[Dataset rows]
________________________________________

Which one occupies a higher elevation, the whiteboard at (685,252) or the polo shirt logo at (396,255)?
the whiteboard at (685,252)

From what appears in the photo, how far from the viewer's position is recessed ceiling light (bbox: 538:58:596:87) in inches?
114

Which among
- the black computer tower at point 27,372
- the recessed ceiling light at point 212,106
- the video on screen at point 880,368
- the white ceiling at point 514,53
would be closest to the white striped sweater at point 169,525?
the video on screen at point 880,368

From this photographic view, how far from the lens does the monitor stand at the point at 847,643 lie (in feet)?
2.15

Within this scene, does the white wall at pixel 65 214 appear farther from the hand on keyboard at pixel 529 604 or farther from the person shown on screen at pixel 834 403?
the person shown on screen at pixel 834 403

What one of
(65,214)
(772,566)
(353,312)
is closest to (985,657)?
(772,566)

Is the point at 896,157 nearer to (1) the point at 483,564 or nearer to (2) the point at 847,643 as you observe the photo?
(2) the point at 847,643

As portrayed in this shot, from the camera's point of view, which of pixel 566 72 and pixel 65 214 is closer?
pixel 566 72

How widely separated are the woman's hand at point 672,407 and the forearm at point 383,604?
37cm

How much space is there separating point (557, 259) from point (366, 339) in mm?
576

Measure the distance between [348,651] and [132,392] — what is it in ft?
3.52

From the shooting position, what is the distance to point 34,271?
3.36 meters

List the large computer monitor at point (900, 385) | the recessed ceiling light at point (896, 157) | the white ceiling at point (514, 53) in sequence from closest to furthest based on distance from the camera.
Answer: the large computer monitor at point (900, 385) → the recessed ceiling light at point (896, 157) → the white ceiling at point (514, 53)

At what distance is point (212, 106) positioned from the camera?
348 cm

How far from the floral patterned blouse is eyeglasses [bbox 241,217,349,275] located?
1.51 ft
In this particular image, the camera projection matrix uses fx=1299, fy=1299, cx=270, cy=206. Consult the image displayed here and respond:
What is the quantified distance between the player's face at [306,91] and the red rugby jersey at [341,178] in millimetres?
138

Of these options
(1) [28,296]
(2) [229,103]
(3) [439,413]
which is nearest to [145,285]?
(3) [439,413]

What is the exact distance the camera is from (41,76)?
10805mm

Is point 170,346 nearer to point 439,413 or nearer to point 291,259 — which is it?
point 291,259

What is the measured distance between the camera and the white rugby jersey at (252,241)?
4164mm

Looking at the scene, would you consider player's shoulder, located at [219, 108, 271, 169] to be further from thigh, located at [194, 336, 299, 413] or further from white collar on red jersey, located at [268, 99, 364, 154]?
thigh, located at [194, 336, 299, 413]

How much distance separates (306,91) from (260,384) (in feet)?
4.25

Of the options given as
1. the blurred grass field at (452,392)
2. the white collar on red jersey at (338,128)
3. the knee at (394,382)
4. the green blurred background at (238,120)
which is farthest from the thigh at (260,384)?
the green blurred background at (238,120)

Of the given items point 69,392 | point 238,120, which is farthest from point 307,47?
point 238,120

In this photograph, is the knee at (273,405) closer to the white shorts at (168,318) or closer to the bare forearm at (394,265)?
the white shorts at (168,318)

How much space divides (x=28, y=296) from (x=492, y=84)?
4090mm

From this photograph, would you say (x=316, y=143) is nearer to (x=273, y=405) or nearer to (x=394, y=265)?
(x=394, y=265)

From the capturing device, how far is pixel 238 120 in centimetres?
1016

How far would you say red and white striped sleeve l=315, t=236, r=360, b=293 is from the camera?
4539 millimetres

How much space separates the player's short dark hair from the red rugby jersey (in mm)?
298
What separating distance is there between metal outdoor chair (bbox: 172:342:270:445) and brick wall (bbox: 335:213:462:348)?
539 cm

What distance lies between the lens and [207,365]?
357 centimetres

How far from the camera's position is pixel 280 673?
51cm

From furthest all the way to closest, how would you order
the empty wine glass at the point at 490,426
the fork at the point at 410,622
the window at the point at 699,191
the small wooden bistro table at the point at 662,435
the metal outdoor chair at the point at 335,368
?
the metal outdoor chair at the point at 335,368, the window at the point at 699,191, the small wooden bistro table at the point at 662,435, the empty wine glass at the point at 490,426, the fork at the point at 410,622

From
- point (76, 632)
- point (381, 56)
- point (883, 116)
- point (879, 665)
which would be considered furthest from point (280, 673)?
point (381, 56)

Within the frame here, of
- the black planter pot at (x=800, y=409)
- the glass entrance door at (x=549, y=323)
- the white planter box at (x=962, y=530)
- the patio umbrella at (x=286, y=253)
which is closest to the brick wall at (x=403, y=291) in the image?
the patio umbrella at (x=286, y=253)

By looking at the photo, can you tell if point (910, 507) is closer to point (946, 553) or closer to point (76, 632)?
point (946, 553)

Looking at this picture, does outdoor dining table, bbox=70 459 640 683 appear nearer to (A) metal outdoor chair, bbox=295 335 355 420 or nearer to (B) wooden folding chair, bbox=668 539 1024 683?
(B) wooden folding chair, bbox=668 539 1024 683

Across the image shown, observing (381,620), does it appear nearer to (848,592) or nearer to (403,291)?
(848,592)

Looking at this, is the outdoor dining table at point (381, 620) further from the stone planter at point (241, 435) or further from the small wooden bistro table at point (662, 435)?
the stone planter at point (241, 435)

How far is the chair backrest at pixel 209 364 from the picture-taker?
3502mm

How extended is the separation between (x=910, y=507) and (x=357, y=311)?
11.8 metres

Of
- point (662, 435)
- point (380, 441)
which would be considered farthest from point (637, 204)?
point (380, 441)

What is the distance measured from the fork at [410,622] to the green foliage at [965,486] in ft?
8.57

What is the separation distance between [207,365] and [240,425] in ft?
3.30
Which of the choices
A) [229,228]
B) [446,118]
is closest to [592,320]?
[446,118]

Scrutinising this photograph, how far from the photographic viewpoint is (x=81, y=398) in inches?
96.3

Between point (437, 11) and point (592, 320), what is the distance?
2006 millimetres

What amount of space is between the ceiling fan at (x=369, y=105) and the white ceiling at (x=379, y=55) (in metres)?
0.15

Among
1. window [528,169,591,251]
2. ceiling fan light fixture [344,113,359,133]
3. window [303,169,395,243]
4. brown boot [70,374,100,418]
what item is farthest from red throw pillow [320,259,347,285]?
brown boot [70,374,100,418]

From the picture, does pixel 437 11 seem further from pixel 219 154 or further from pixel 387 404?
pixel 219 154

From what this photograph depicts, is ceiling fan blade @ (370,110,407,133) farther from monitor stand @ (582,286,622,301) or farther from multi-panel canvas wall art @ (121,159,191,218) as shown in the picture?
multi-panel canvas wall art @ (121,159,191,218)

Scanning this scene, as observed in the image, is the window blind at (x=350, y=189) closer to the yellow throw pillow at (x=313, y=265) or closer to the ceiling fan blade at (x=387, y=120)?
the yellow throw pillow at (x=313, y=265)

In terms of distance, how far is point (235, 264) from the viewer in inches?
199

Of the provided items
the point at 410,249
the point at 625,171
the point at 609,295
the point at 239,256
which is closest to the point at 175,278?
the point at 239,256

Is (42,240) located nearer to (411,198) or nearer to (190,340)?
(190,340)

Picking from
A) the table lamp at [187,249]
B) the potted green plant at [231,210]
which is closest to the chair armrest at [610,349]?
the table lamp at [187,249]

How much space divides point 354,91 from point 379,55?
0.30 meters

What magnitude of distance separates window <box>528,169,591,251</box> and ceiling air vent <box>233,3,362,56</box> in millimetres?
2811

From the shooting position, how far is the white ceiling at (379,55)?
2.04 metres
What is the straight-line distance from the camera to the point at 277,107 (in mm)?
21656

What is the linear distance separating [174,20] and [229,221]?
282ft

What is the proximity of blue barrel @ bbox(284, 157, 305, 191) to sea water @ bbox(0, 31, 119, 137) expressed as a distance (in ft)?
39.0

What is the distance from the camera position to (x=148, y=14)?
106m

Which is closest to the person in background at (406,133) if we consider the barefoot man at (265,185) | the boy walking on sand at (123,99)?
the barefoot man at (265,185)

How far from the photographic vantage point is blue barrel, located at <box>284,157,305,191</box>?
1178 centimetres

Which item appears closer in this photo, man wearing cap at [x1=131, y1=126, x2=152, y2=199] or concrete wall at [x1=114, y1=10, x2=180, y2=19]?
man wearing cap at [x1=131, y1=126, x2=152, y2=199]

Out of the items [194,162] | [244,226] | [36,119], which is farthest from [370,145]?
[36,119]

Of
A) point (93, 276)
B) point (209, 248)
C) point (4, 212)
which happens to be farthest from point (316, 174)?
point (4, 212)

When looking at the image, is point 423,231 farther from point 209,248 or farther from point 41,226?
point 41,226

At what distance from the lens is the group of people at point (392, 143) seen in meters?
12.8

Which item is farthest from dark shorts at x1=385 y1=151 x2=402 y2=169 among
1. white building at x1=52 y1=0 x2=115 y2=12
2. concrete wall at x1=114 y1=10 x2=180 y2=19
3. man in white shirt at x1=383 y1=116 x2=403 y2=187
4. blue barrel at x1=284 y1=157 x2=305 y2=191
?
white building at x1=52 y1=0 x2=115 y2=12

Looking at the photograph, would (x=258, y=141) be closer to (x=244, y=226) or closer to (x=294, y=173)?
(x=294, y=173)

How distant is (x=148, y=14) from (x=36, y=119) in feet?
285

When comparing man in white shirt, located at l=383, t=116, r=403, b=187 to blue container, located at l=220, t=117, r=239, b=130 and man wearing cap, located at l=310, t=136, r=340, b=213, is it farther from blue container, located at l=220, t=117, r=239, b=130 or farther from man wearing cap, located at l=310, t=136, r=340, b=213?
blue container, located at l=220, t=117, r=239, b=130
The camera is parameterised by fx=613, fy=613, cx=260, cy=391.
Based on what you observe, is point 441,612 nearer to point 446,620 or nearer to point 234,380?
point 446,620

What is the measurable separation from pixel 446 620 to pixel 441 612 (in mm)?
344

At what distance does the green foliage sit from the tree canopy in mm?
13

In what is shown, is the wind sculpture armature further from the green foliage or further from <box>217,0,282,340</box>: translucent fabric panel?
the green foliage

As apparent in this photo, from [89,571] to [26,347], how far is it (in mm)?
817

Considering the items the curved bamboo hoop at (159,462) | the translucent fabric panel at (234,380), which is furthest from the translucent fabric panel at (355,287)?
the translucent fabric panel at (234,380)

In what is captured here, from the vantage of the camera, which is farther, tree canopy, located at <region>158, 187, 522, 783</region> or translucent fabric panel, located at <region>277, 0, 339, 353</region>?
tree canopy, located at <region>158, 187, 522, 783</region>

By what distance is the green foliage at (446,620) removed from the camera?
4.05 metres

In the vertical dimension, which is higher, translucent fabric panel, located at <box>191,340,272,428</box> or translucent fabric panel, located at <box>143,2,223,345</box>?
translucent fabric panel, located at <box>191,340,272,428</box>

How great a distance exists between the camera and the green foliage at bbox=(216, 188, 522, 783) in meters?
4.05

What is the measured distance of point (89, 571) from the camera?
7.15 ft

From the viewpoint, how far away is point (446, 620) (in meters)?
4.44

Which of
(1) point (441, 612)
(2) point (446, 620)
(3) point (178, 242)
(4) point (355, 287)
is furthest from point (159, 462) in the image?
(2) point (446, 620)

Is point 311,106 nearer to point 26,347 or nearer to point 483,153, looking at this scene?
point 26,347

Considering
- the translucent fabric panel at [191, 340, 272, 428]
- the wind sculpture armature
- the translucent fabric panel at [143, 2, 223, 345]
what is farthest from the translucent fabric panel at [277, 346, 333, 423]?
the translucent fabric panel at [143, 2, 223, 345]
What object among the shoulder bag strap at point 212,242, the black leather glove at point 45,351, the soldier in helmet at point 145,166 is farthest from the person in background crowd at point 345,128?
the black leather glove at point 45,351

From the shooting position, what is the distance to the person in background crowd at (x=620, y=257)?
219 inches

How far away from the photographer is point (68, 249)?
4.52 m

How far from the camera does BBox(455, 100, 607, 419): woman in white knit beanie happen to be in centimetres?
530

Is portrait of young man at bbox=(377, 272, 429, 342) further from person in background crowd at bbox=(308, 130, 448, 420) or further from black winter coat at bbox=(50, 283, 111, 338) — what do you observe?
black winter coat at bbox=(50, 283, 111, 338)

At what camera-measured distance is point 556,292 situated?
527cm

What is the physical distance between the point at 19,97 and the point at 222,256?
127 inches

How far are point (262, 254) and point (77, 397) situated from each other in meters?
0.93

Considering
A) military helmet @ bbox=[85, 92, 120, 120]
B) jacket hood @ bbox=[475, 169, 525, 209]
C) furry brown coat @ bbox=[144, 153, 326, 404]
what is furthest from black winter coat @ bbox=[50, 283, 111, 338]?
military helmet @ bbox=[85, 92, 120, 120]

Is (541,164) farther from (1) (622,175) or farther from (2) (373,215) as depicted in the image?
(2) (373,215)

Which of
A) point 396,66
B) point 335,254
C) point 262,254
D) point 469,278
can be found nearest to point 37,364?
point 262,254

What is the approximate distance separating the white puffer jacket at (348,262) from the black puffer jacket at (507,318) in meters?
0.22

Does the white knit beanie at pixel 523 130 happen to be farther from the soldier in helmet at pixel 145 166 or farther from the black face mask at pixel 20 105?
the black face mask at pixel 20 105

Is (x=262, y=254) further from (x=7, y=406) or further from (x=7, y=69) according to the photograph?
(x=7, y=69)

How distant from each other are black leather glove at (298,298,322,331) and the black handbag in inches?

________________________________________

■ PROBLEM DETAILS
Duplicate the lines above, from the line containing "From the shooting position, what is the distance to point" through the line containing "3.36 meters", with both ends included.

■ ANSWER
From the shooting position, what is the distance to point 34,271?
3.36 meters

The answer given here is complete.